Spend any serious amount of time working in the arts and you're bound to stumble upon one or two or more moments of glory: a triple turn on point, the high C at 10am finished with a buttery vibrato, the character writing himself into your novel as you sit in your pajamas at midnight surrounded by rough drafts. It's all too easy to live in the lingering echoes of such moments. It reminds me of a lonely astronomer sitting in her observatory in the Arizona desert (ok yes, I'm thinking now of Jodie Foster in Contact but I had the generic image first!). I wonder if many of us would continue creating if we could not be refreshed by such blips on the radar.
I suppose the same could be said about our search for God. Much like the observatory, we wouldn't be looking if there hadn't been a contact made at some point. But in the arts we tend to latch onto to these moments don't we? It's more than a blip on the radar, it is our defining moment. The way in which we learn to respond to such anomalies will undoubtedly determine our experience in the arts. As Elizabeth Gilbert so graciously shared in her TED talk, we must learn to attribute these experiences of glory to a divine source outside of ourselves or else we will fall under the burden of re-creating such a feat on our own.

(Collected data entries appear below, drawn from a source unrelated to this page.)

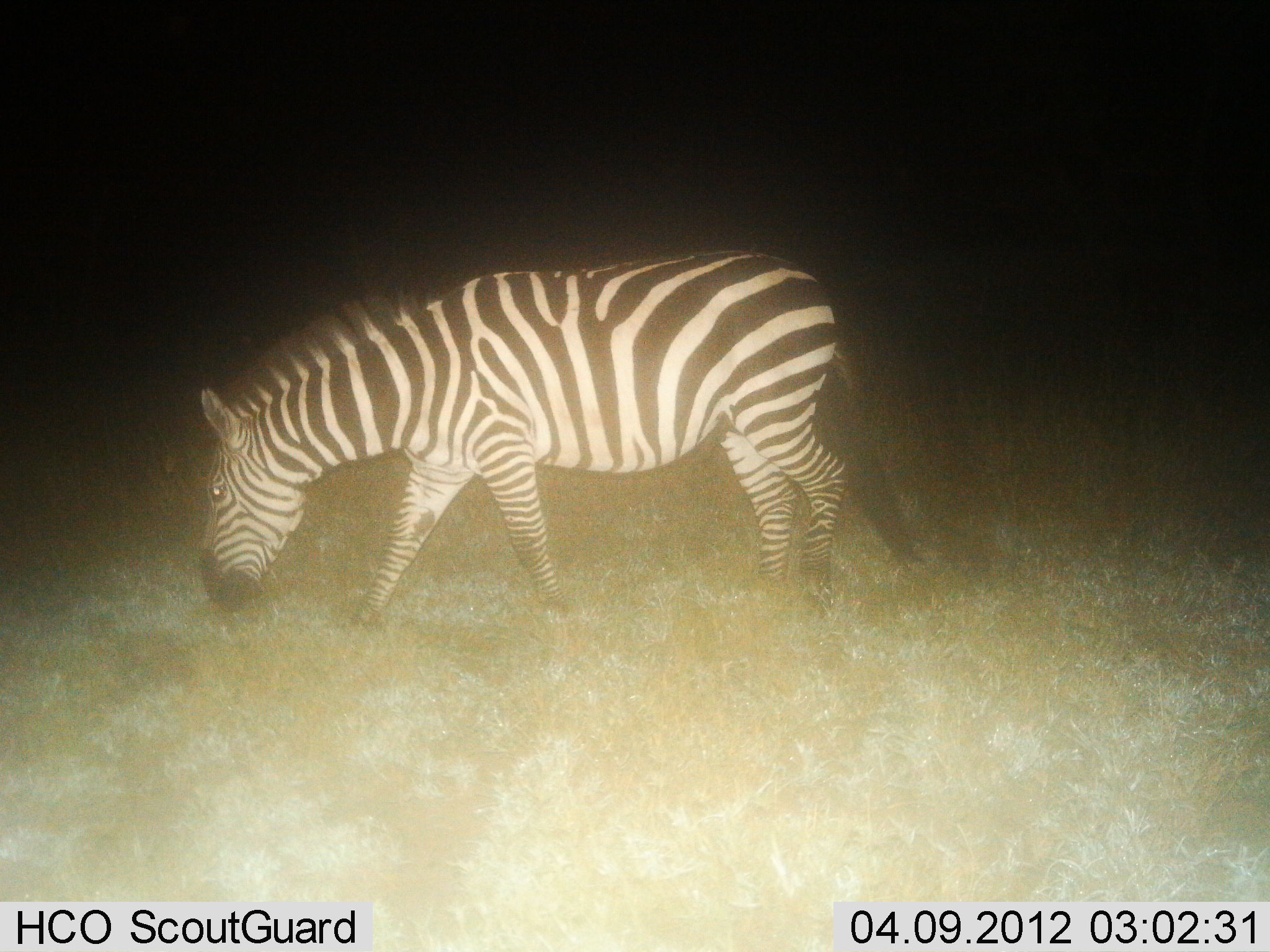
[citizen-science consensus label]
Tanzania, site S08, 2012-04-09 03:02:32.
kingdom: Animalia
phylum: Chordata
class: Mammalia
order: Perissodactyla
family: Equidae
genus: Equus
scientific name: Equus quagga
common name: plains zebra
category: zebra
Zebra (plains zebra) (Equus quagga), count 1. Behavior (volunteer vote fractions): standing 23%, resting 0%, moving 18%, interacting 0%. Young present (vote fraction): 0%. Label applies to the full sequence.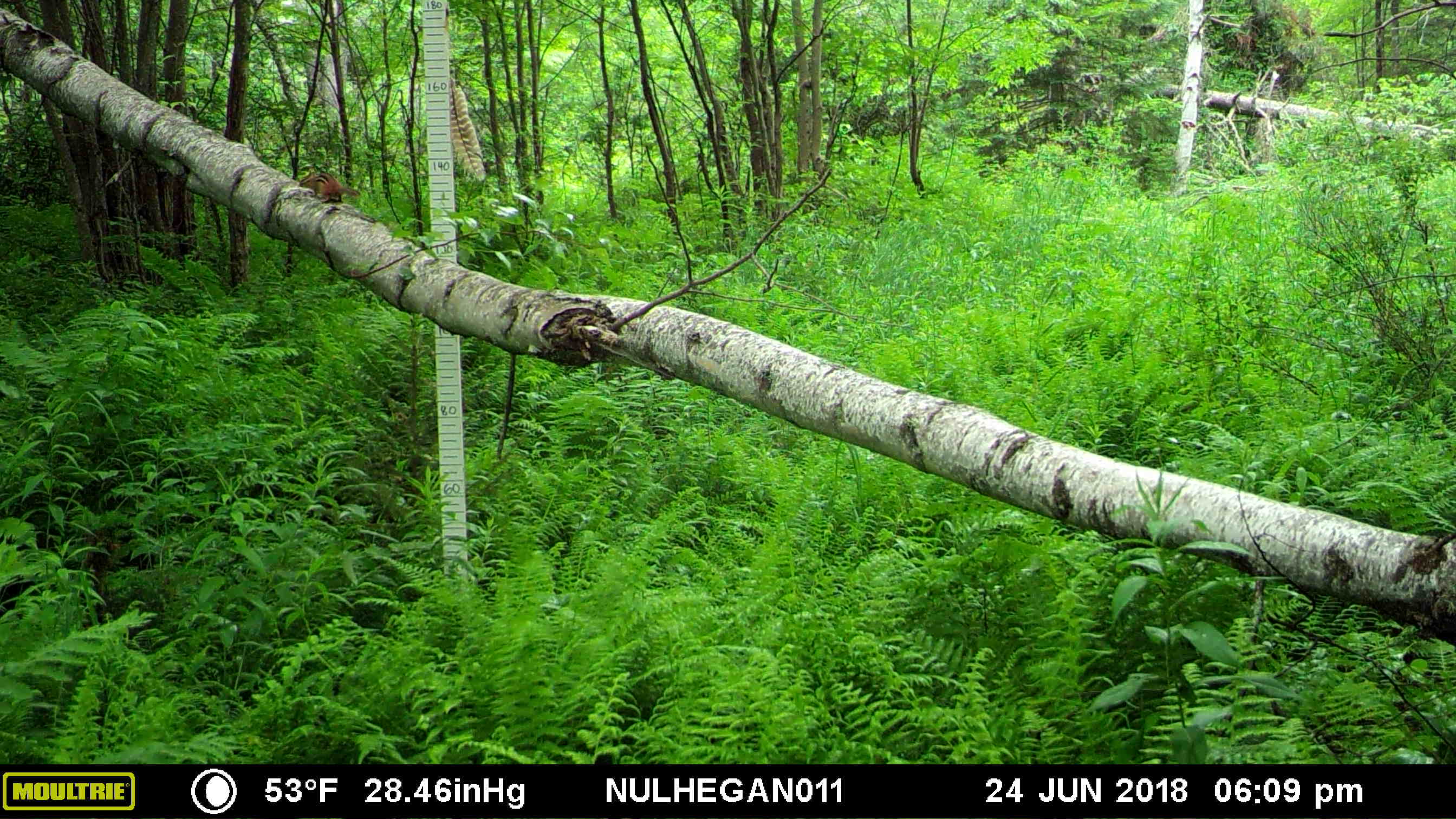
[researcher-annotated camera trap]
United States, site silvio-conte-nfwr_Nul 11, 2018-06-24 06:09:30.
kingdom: Animalia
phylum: Chordata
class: Mammalia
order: Rodentia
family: Sciuridae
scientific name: Tamiini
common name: chipmunk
Chipmunk (Tamiini).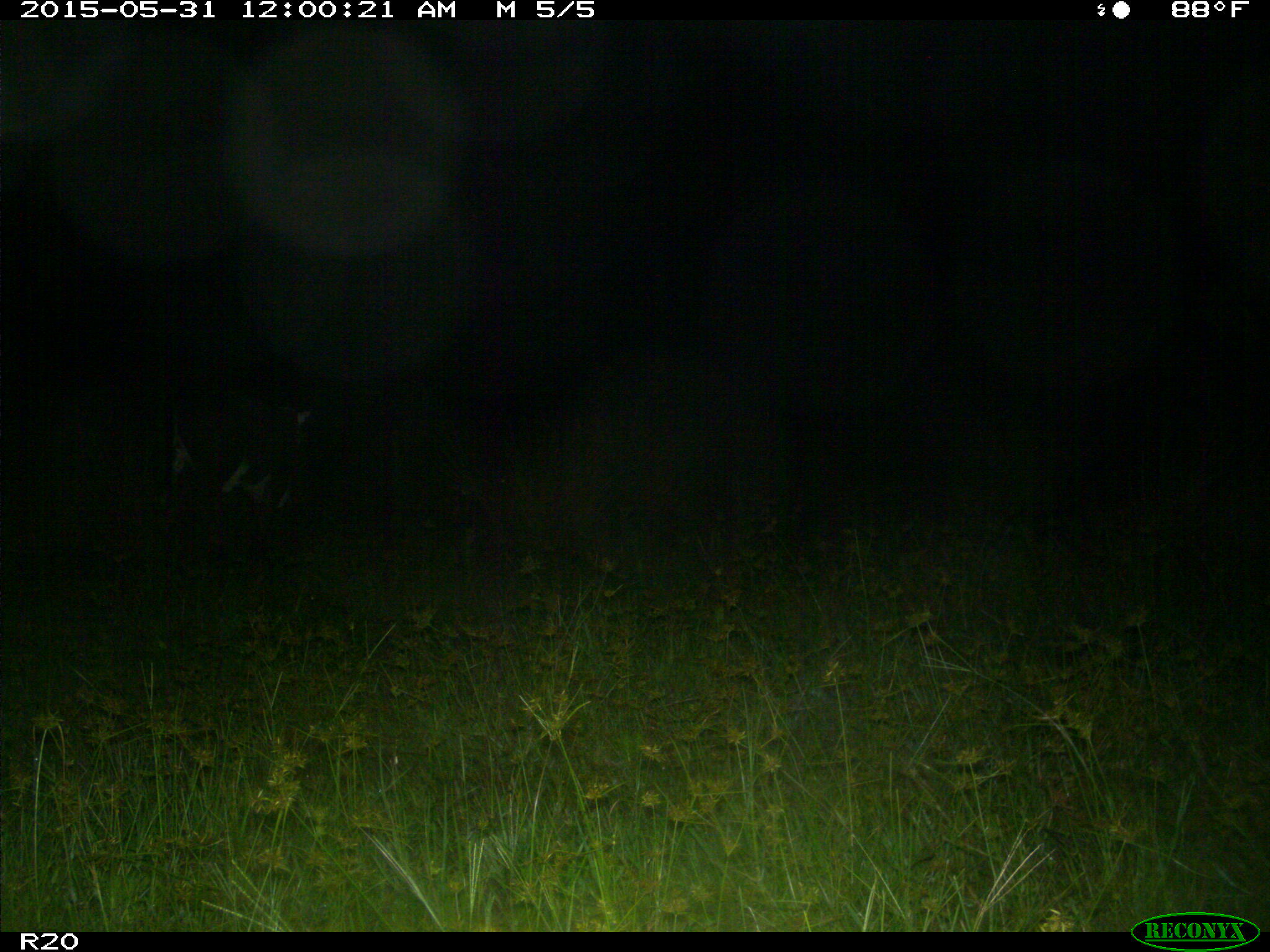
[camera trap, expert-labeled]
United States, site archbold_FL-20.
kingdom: Animalia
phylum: Chordata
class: Mammalia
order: Artiodactyla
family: Bovidae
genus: Bos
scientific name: Bos taurus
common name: domestic cow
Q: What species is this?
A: Bos taurus (domestic cow).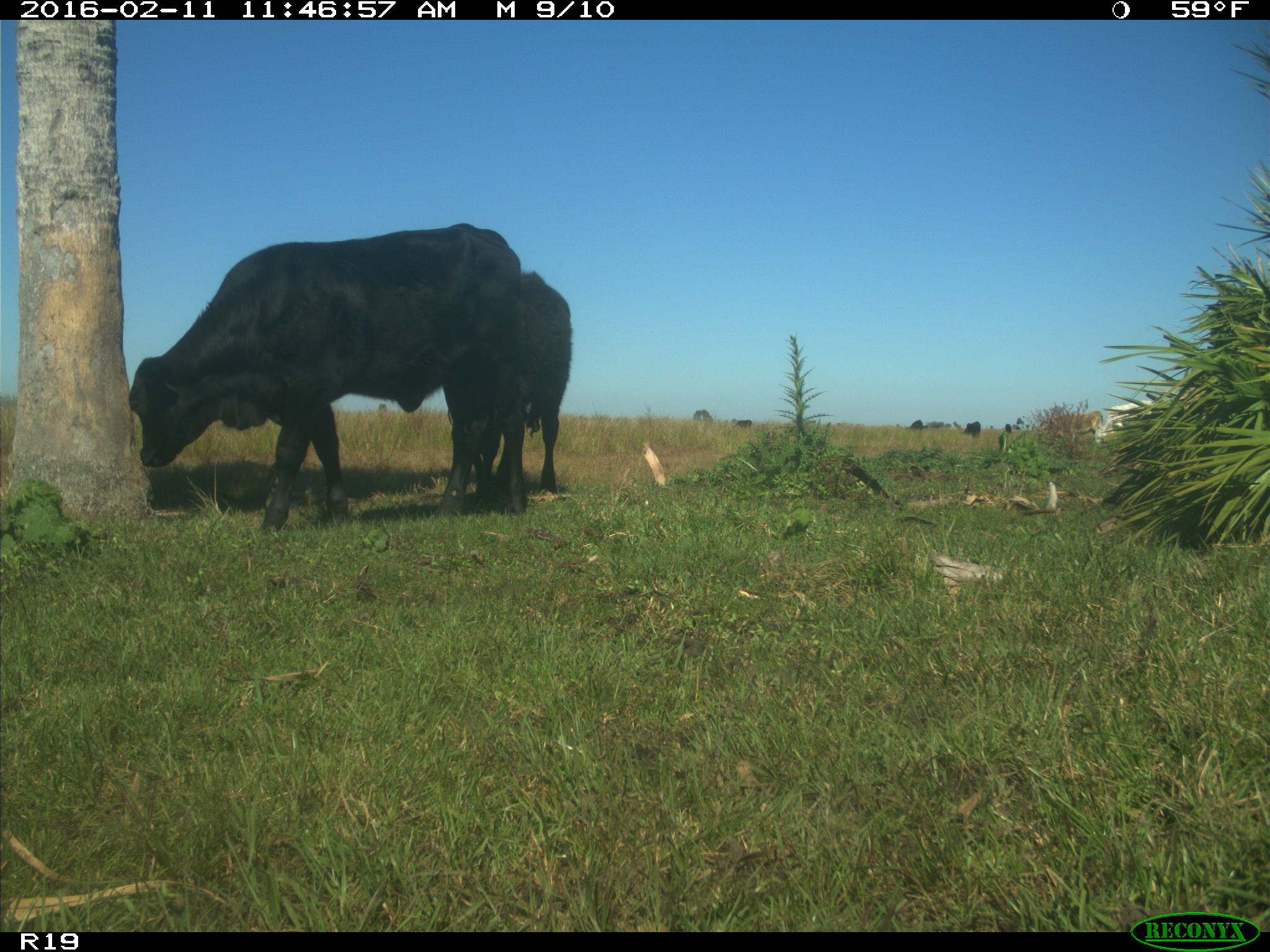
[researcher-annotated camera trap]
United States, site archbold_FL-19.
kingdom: Animalia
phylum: Chordata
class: Mammalia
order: Artiodactyla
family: Bovidae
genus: Bos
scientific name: Bos taurus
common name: domestic cow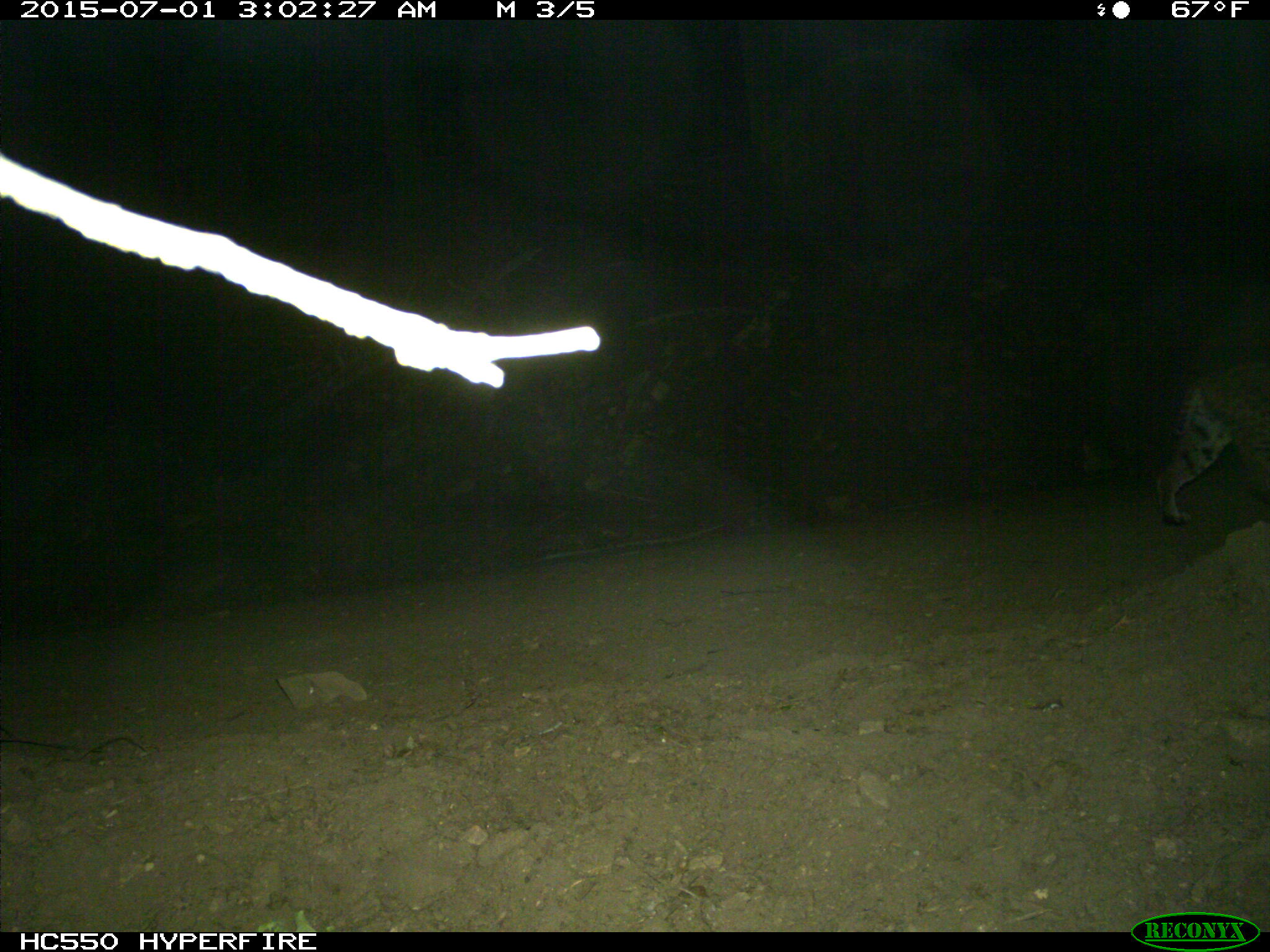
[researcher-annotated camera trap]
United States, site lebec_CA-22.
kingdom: Animalia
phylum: Chordata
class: Mammalia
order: Carnivora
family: Felidae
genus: Lynx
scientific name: Lynx rufus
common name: bobcat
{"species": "Lynx rufus (bobcat)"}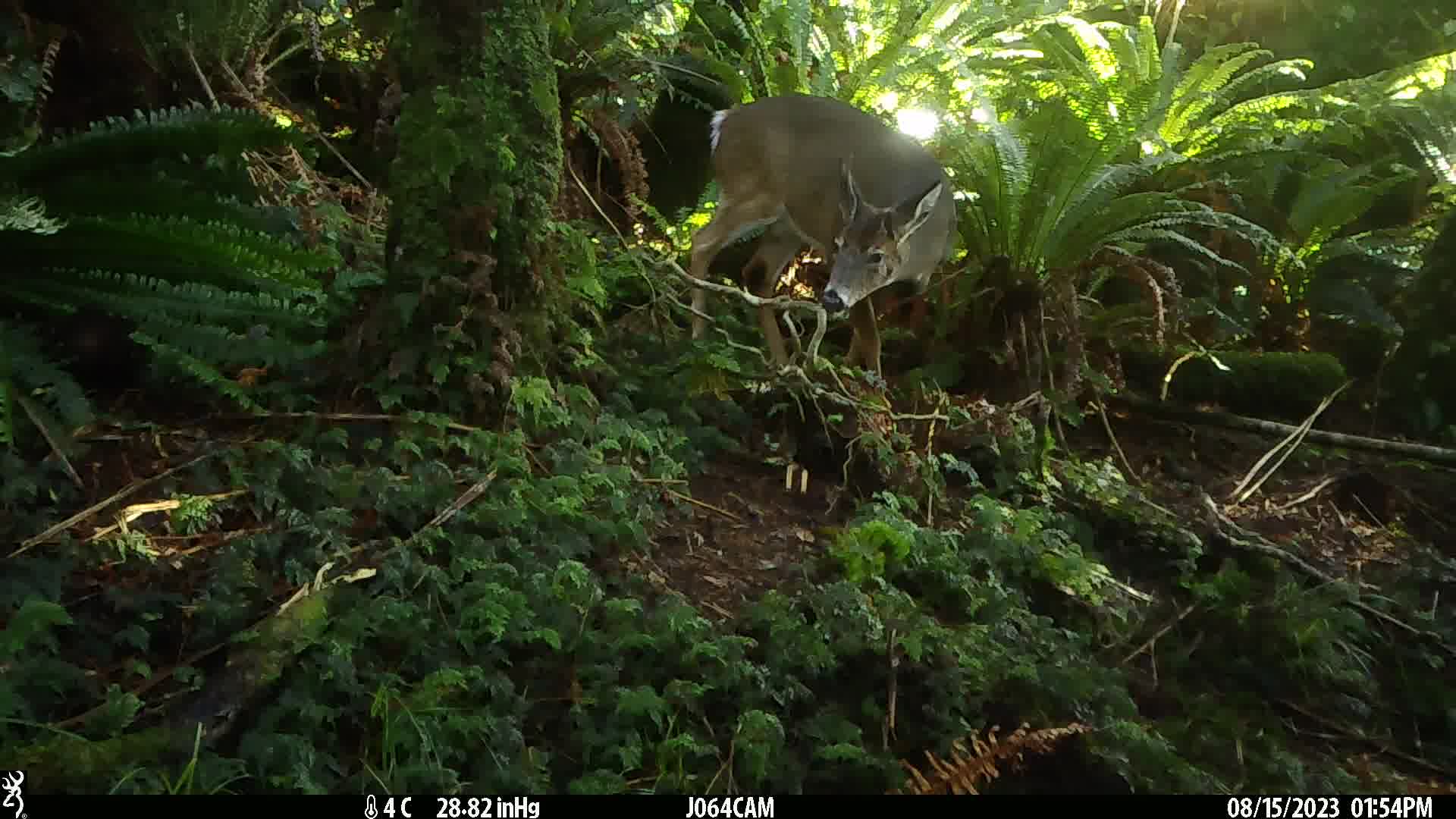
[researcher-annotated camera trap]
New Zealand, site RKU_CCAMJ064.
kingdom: Animalia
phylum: Chordata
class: Mammalia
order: Artiodactyla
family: Cervidae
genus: Odocoileus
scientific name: Odocoileus virginianus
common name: white-tailed deer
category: white tailed deer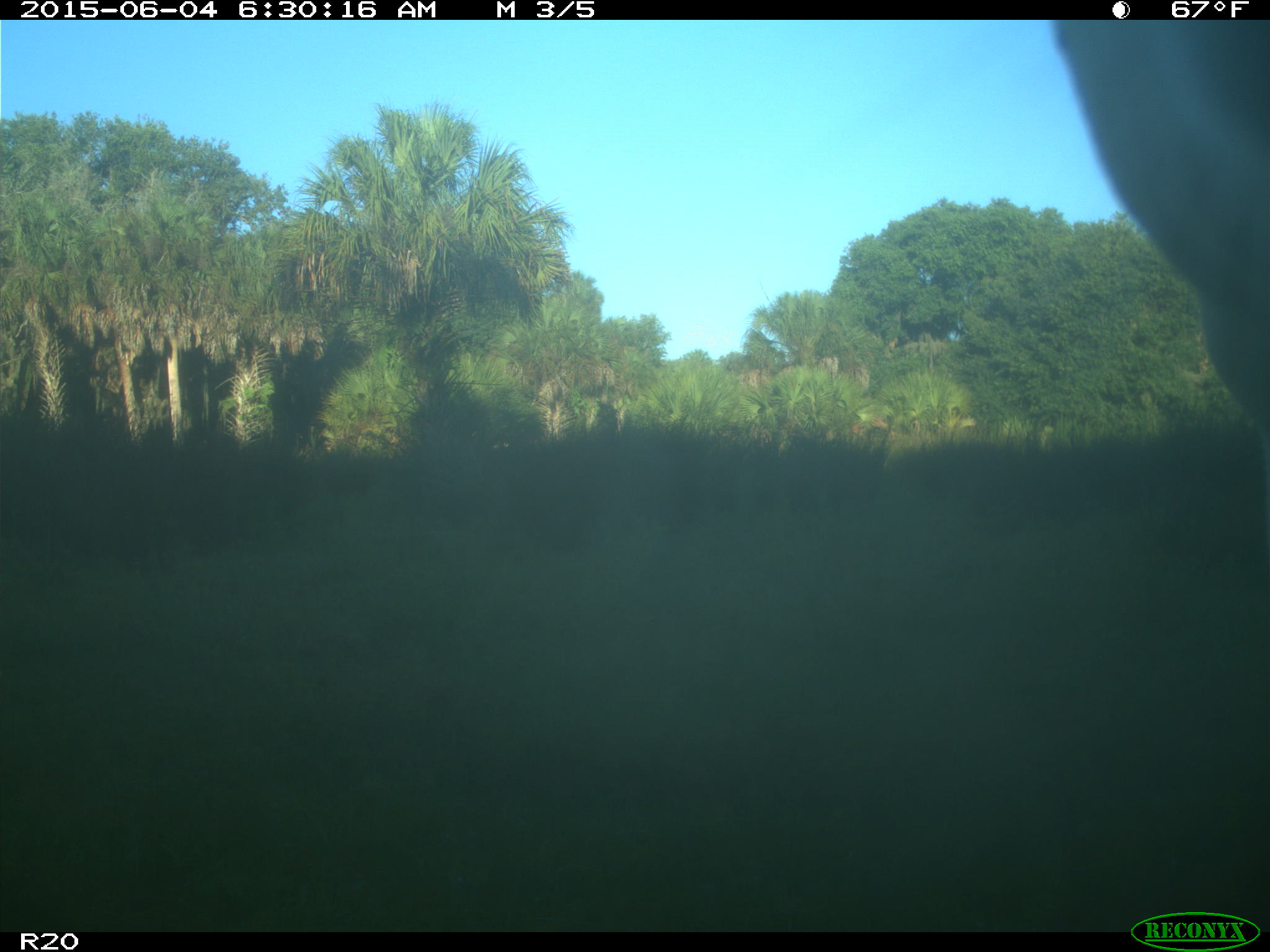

The exact opposite conclusion about glory is expressed by Oscar Hammerstein in the Sound of Music. One of my favorite songs from the score is Nothing Comes from Nothing. This languid ballad celebrates the unanticipated glory and grace of falling in love. Captain von Trapp and Fraulein Maria declare their love by moonlight and ponder that so rapturous and wonderful a love could come to them. The only explanation simply must be that they are the most deserving people on the planet or else it wouldn't make any sense for them to receive such a gift. Nothing comes from nothing...nothing ever could. So somewhere in my youth or childhood I must have done something good. It's a logical conclusion I suppose, but as an artist I immediately think "If this good thing came because of exemplary behavior which I cannot now recall then I'm up a creek from here on out! I can never repeat that glorious moment and I'll be living in its shadow forever!" Does this sound like the way you view God's gifts sometimes, even the gift of your art? You seem to have many experiences of glory in which you create something truly special and share it with others, and yet there's no guarantee that you can produce or experience it ever again. Does it ever cause fear, even anger, that you will never have a sustained experience of glory?
I think these feelings are justified, honestly. God never meant for us to have mere blips and spurts of glory. He created us to live with him in perpetual, radiant glory as his beloved. The fits and starts of creating beauty in this life are like pulling the start cord on an old lawn mower or turning the ignition on an engine that needs some repair. But what Christ accomplished by dying in our place is that we can now get our lives back through his life and our glory back through his glory. As 1 Corinthians 5:14 reminds us, One died for all, therefore all died. And Paul elaborates on this revelation in his letter to his friends in Colossae when he writes, For you died and your life is now hidden with Christ in God. When Christ who is your life appears then you will also appear with him in glory.
At our next InterArts Fellowship, Cherith Nordling and our own Maria Fee will help us explore how our work as artists, though now in fits and starts, will one day be fully experienced and shared in Eternity. That God has won back our lives on the Cross is a fact that sweeps our art work into a true, living and eternal hope.